-- THE TASK --
Exactly the lines from the one that contains "[researcher-annotated camera trap]" through the end of the material below are to be output, the first and last included.

-- INFORMATION --
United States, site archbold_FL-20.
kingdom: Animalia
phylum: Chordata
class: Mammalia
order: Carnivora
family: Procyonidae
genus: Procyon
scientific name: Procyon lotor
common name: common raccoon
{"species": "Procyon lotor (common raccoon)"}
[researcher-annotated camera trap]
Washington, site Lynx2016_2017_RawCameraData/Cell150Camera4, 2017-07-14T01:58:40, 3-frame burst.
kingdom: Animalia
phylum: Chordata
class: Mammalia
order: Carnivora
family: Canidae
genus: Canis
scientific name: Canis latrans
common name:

-- SOLUTION --
[researcher-annotated camera trap]
Washington, site Lynx2016_2017_RawCameraData/Cell150Camera4, 2017-07-14T01:58:40, 3-frame burst.
kingdom: Animalia
phylum: Chordata
class: Mammalia
order: Carnivora
family: Canidae
genus: Canis
scientific name: Canis latrans
common name:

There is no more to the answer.